• **Given task 1**: Gather each line of the entries below that contains the word "reflector", matching case exactly.
##############################
Engineering perfect time calls and frequency IDs: the small details broadcast listeners notice when they go wrong
By the KAVANA engineering team — June 2026
There are two categories of on-air error that listeners notice immediately and remember long after the broadcast has ended. The first is a time call that is wrong — by a few seconds, by a minute, or simply by being absent when the audience expected it. The second is a frequency ID that sounds like it was produced for a different station, or that plays four times in a row across a single hour, or that mangles the station's actual frequency in a way that no local would pronounce. Both of these failures seem like minor production problems from the inside of a broadcast facility. From outside, in a car or a kitchen or a workshop, they are the clearest possible signal that something is not right.
We have been building broadcast automation systems for twenty years, across county-level and regional stations throughout China. Time calls and frequency IDs are among the most technically constrained elements in broadcast automation — not because the problems are fundamentally hard, but because the constraints compound in ways that are easy to underestimate until something breaks on air. This post is an honest account of what those constraints are, how they interact, and how we think about solving them.
##############################
• **Given task 2**: Quote the post on time calls and frequency IDs from "Engineering perfect time" up to and including "is not right.".

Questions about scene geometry
##############################
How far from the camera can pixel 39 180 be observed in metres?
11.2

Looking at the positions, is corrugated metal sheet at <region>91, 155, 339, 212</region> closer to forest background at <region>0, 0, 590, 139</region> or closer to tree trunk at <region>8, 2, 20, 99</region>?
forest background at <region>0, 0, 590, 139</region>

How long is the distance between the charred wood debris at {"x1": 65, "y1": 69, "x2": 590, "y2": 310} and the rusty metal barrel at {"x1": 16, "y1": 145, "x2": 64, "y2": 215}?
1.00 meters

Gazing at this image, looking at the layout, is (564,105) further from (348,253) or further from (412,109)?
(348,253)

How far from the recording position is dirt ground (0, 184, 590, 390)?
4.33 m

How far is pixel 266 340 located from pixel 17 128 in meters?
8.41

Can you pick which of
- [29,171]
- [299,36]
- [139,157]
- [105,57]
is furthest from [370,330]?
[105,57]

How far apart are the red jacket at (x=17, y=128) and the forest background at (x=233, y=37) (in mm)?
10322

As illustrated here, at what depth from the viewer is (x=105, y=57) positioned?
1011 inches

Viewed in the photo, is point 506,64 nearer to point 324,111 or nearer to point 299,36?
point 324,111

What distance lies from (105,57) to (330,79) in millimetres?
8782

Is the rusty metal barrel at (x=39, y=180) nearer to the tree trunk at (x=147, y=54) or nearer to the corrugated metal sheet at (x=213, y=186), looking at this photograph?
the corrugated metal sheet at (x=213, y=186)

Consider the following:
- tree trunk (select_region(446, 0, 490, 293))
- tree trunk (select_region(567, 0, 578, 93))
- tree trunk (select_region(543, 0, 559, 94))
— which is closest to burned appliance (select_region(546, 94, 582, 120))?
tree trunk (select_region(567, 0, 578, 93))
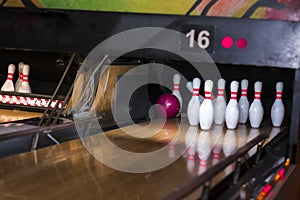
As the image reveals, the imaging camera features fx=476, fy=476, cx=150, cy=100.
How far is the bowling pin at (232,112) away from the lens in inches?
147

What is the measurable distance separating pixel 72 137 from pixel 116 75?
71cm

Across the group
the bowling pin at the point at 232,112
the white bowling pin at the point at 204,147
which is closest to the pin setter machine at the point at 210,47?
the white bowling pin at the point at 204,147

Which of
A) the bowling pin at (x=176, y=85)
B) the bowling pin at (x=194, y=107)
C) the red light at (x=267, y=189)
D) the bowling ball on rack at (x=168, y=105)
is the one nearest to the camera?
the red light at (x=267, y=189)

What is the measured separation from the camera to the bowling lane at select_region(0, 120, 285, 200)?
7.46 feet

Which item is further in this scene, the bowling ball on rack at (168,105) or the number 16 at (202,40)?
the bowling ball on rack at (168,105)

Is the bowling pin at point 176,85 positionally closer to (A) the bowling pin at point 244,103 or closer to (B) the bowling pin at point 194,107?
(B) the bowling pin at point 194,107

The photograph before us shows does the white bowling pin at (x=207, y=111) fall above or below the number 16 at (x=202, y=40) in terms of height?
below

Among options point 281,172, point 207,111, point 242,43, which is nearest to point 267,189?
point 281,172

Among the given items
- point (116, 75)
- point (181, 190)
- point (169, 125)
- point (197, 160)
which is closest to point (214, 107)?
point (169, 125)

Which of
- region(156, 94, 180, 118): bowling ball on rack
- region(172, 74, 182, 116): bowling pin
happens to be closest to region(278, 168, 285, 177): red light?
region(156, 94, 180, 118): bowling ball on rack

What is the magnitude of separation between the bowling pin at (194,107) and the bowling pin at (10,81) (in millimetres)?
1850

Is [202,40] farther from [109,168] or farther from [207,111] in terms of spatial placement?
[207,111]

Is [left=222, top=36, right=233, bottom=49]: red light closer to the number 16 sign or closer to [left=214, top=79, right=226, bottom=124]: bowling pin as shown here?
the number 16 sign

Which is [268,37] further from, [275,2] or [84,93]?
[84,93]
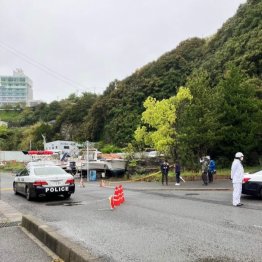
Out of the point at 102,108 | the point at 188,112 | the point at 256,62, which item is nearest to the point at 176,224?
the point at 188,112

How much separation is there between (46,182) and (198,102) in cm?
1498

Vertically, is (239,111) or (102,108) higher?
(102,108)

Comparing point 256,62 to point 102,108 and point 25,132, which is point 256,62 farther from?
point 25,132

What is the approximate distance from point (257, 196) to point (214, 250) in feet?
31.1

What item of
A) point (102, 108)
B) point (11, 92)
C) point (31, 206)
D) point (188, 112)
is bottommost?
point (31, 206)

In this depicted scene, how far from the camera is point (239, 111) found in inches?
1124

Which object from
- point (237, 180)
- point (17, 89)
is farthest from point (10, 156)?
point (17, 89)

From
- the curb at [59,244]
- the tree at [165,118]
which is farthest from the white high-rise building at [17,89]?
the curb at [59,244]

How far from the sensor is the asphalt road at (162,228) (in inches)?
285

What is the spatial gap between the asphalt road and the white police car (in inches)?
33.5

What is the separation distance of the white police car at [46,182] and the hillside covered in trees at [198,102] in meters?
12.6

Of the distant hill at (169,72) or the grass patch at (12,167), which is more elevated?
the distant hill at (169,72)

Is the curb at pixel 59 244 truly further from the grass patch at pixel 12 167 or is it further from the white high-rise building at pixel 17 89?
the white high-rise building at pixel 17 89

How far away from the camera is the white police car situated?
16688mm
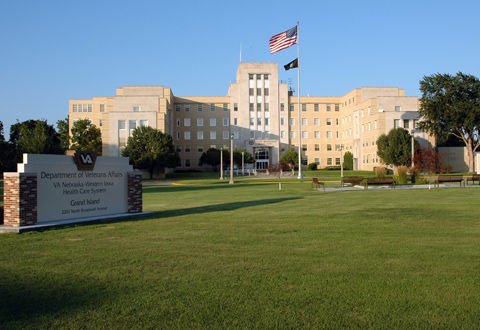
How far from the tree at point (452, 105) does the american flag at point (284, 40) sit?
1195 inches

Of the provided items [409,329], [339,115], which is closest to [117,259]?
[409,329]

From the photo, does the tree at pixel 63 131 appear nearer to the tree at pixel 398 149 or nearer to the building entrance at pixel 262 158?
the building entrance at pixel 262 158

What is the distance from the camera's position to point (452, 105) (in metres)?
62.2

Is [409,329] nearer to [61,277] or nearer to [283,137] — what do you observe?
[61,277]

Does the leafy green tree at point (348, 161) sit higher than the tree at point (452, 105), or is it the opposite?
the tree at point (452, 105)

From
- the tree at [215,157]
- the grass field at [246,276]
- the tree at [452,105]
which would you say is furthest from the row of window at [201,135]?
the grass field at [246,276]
##############################
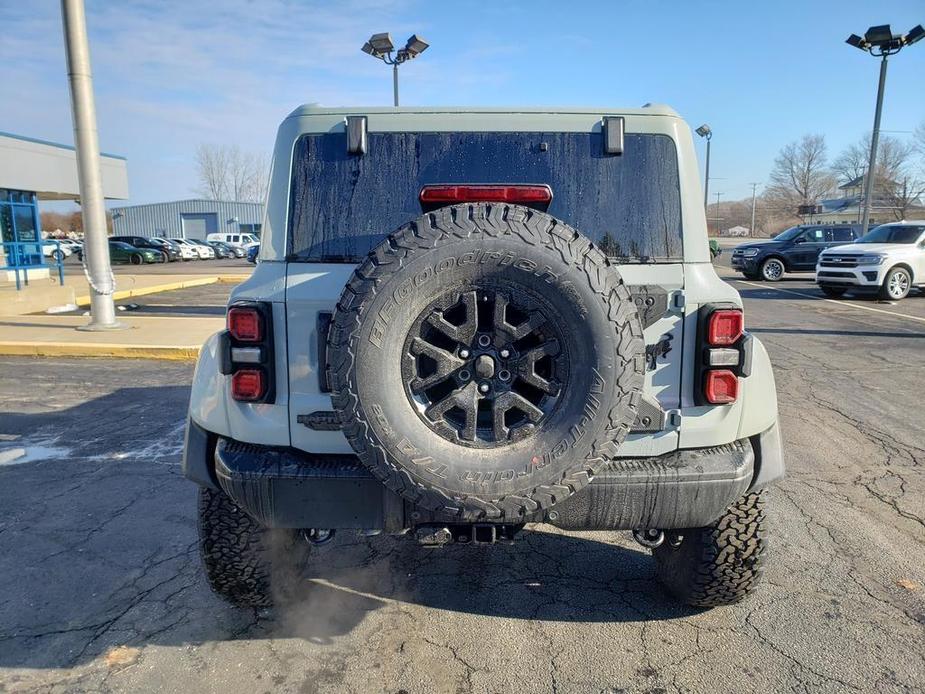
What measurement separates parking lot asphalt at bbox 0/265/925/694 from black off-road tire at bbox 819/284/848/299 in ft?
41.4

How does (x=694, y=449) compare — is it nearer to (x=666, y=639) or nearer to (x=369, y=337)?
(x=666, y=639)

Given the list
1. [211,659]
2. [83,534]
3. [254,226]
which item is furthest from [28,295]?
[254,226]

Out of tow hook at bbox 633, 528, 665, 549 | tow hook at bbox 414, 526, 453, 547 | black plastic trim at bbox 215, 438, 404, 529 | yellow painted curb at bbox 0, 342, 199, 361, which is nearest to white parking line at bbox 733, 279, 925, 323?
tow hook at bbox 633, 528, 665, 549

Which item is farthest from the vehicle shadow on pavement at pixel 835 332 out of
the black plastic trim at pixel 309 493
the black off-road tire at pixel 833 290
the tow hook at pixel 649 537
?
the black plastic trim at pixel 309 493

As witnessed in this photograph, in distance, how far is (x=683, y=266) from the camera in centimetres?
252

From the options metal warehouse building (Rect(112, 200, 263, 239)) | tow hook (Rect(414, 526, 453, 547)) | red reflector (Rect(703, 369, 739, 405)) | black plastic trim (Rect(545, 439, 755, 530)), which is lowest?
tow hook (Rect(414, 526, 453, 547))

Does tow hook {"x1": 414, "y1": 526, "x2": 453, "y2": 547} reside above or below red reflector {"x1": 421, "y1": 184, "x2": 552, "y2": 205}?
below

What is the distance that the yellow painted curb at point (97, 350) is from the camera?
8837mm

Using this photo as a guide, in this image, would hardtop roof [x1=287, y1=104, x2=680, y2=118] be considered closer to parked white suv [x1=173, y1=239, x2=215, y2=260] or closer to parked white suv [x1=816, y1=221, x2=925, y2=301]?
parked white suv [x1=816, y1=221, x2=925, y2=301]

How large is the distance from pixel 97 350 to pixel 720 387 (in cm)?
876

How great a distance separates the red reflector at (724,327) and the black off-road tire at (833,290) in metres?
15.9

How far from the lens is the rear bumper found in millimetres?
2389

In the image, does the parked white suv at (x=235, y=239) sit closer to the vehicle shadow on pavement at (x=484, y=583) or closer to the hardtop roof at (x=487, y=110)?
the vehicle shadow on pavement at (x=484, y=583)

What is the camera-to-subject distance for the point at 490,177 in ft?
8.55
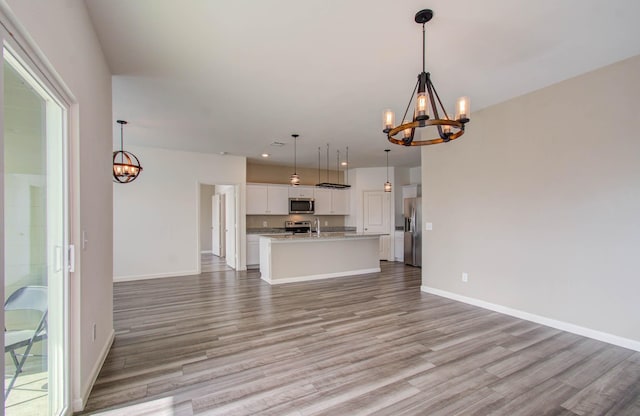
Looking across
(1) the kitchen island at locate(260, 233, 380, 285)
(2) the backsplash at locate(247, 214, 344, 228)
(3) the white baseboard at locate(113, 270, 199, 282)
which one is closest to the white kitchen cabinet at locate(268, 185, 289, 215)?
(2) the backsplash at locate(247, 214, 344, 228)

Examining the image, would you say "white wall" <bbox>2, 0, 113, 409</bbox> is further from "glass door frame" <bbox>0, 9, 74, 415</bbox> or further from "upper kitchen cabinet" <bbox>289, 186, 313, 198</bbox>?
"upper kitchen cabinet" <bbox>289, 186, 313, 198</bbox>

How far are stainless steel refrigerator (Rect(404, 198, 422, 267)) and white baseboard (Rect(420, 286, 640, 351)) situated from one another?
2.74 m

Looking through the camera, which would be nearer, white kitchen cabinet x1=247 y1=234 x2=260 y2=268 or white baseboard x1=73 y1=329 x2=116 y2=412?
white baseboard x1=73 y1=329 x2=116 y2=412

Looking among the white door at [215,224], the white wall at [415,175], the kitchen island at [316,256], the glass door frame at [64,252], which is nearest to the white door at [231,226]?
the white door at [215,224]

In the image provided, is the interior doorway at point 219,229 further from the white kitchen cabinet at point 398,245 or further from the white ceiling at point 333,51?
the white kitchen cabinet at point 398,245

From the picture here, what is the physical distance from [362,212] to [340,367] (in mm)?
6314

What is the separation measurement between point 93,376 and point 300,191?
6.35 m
##############################
• **Correct response 1**:
From the options metal warehouse building (Rect(112, 200, 263, 239)) | tow hook (Rect(414, 526, 453, 547)) | red reflector (Rect(703, 369, 739, 405)) | black plastic trim (Rect(545, 439, 755, 530)), which is lowest?
Does tow hook {"x1": 414, "y1": 526, "x2": 453, "y2": 547} reside above or below red reflector {"x1": 421, "y1": 184, "x2": 552, "y2": 205}?
How great a distance separates the red reflector at (724,327) and the black off-road tire at (833,290) in metres?

• **Correct response 2**:
Engineering perfect time calls and frequency IDs: the small details broadcast listeners notice when they go wrong
By the KAVANA engineering team — June 2026
There are two categories of on-air error that listeners notice immediately and remember long after the broadcast has ended. The first is a time call that is wrong — by a few seconds, by a minute, or simply by being absent when the audience expected it. The second is a frequency ID that sounds like it was produced for a different station, or that plays four times in a row across a single hour, or that mangles the station's actual frequency in a way that no local would pronounce. Both of these failures seem like minor production problems from the inside of a broadcast facility. From outside, in a car or a kitchen or a workshop, they are the clearest possible signal that something is not right.